Figure 2. Day and night Multi-Scale Glycemic Variability in older adults with and without type 2 DM As compared to controls, the type 2 DM group had greater variability during the day in GVC_2–5, and night GVC_3–5.

At night, glycemic variability declined in type 2 DM in GVC_2–4 and in controls in GVC₃. ‘*’ (P = 0.002) and ‘‡’ (P<0.0001) indicate significant differences between diabetics/day and controls/day; ‘∥∥’ (P<0.0001) indicates significant differences between diabetics/night and controls/night; ‘†’ (P = 0.003) and ‘§’ (P<0.0001) indicates significant differences between diabetics/day and diabetics/night; ‘¶’ (P = 0.028) indicates significant difference between control/day and control/night.

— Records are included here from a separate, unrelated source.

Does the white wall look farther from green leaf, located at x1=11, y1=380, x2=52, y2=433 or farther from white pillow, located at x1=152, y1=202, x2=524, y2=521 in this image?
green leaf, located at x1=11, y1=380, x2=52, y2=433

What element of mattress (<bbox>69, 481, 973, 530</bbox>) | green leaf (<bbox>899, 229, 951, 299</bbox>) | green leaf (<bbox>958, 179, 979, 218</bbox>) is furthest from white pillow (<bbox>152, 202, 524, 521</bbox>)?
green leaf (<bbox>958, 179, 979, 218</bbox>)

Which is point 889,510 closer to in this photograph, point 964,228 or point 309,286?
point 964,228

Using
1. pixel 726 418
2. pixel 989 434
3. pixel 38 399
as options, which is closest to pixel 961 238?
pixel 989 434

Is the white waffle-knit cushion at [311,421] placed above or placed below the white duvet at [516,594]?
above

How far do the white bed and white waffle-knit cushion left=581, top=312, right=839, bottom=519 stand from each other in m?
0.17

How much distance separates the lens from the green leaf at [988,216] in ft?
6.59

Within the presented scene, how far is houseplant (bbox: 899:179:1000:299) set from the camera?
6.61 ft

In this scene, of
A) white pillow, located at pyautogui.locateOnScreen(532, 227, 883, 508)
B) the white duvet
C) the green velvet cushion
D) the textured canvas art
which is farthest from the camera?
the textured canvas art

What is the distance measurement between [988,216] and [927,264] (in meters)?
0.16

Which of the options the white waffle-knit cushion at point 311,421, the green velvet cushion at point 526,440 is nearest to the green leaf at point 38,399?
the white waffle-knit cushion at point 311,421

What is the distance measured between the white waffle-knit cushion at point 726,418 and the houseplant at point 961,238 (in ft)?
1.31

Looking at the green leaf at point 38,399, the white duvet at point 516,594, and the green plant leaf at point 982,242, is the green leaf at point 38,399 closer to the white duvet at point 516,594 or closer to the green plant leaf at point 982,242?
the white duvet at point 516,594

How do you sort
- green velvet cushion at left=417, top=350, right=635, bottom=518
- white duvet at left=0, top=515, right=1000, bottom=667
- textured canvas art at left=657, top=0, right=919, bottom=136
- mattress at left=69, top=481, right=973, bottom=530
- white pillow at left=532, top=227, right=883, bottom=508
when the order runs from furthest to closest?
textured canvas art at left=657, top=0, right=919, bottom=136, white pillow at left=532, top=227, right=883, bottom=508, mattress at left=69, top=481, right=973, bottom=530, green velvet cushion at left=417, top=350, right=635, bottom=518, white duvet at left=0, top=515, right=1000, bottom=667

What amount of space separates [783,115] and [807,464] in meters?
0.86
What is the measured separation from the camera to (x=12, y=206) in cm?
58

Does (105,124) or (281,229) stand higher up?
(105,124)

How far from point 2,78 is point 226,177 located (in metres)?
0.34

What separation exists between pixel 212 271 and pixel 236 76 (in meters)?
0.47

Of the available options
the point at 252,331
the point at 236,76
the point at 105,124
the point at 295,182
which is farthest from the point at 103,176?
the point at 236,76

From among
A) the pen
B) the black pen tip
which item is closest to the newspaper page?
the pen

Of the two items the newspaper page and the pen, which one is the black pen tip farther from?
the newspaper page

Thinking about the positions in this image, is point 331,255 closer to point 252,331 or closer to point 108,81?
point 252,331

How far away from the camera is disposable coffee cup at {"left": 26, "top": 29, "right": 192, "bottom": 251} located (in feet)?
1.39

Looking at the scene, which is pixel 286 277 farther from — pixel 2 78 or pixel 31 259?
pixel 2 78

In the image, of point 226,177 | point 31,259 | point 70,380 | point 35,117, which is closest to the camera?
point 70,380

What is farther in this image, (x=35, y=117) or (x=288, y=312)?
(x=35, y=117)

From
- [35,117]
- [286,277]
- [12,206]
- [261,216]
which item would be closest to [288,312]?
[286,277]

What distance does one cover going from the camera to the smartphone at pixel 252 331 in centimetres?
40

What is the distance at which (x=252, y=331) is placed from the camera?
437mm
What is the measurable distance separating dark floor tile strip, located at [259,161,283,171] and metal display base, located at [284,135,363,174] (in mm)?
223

All the P values were obtained by ANOVA. Results are presented as mean ± SEM.

Figure 3. Relationships between the fourth glycemic variability cycle (GVC₄) and conventional measures of glycemic control.

The degree of glycemic variability within GVC₄ was highly correlated with SD (A) and MAGE (B), but the areas under the curves of GVC₄ and GVC₅ were greater than SD and MAGE (C). The degree of glycemic variability within GVC₄ was highly correlated several markers of glucose control including HbA1c (D). As with GVC₄ (the cycle linked with meal intake), the example in this figure, similar relationships were observed for all other GVC cycles. The r² and P values represent the least square model fit.

Figure 4. The brain regions associated with Multi-Scale GV.

Higher glycemic variability of GVC_1–3 (period 0.5–2 hours) were associated with lower gray matter (GM) volume (red color; both hemispheres in the cingulate gyrus, hippocampal gyrus, middle and inferior temporal gyrus, insular cortex, the left superior parietal gyrus and right fusiform gyrus), greater GM volume (blue color; the bilateral supramarginal gyrus, left angular gyrus and left middle orbitofrontal gyrus), and greater cerebrospinal fluid (CSF) in the right lingual gyrus (green color).

Figure 5. Group differences of regional GM volumes in left hemisphere and their relationship with Multi-Scale GV.

‘*’ indicates significant differences between the type 2 DM group (white) and controls (grey) in GM volumes (One-Way ANOVA); regional GM volumes in left hemisphere were correlated with Multi-Scale GV for diabetics and/or controls, blue indicates positive correlation, red indicates negative correlation with each GVC, G' = gyrus, ‘#’ indicates we found similar relationship between Multi-Scale GV and GM volumes in the right hemisphere (r² = 0.26–074, P<0.05). The bar graphs are presented as mean ± SEM.

Figure 6. Examples of least squares models indicating negative relationships between Multi-Scale GV and regional GM volumes as well as cognitive performance.

(A) relationship between GVC₂ and GM volume in the left insular cortex; (B) relationship between GVC₁ and GM volume in the right fusiform gyrus; (C) relationship between GVC₂ and GM volume in the left cingulate gyrus; (D) relationship between GVC₂ and overall cognitive performance (composite T score) (diabetics: triangles; controls: circles). We presented r² for the entire model adjusted for age and sex and group, and P values for the specific effect of Multi-scale GV.